Document section -
Hacker News new | ask | show | jobs
by edgyquant 871 days ago
Assembly is meant to be 1:1 with machine code, which makes writing an assembler extremely easy as long as you know the architecture. Machine code doesn’t have things like equal signs, it’s literally just a series of bytes (an opcode and operands)

If you want equal signs, use C

4 comments

Nonsense. Machine code doesn't have things like commas, brackets and letters, yet we use those in assembly. There's zero reason why you couldn't do my proposal.

Also assembly mnemonics aren't even 1:1 with instructions. Pseudoinstructions do pretty much anything, and even something like `add` can assemble to two different instructions depending on the arguments.

As for writing an assembler being "extremely easy"... yeah no. There's no formal grammar so you're going to be reverse engineering LLVM and GCC's hilariously messy assemblers. Or more realistically, guessing and building an enormous test suite. Not easy at all.

I mean if you want to be 1:1 with machine code, then don't look at the "J" Jump or "B" Branch instruction formats where the constant value is split into pieces and packed in around the registers.

With a '=' all OP is asking for is the wee-est bit of grammar (no more than in some addressing modes in CISC assemblers) and to change the order of the registers, which isn't crazy since immediates are already split.

https://en.wikipedia.org/wiki/RISC-V#Design

PS- while the instruction formats look crazy in isolation, there is a nice symmetry between them and if you start thinking about instruction decoding in discrete logic, they are actually quite an elegant design.

Work to complete -
**a)** Write out the passage of the assembly syntax thread between "Nonsense. Machine code" and "on the arguments.", inclusive.
**b)** Condense the paragraph of the assembly syntax thread that begins "As for writing an assembler" into one shorter sentence that keeps its main facts.
The records after this thread are separate material.

Source material -

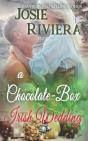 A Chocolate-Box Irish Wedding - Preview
---
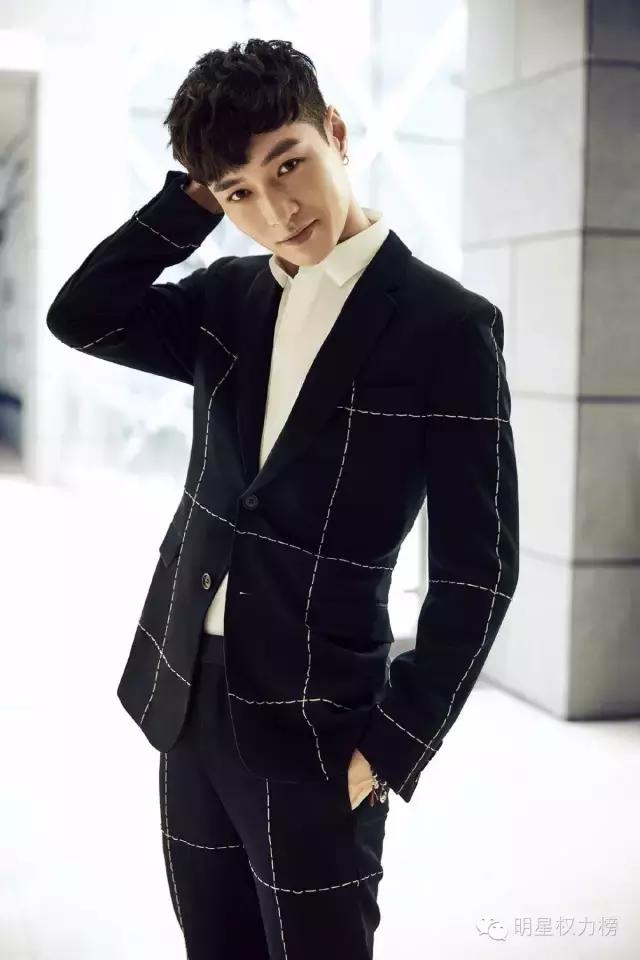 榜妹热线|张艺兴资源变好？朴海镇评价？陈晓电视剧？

Expected results -
**a)**
Nonsense. Machine code doesn't have things like commas, brackets and letters, yet we use those in assembly. There's zero reason why you couldn't do my proposal.

Also assembly mnemonics aren't even 1:1 with instructions. Pseudoinstructions do pretty much anything, and even something like `add` can assemble to two different instructions depending on the arguments.

**b)** Writing an assembler is far from easy: with no formal grammar, you must reverse engineer the messy assemblers of LLVM and GCC or, more realistically, guess and build an enormous test suite.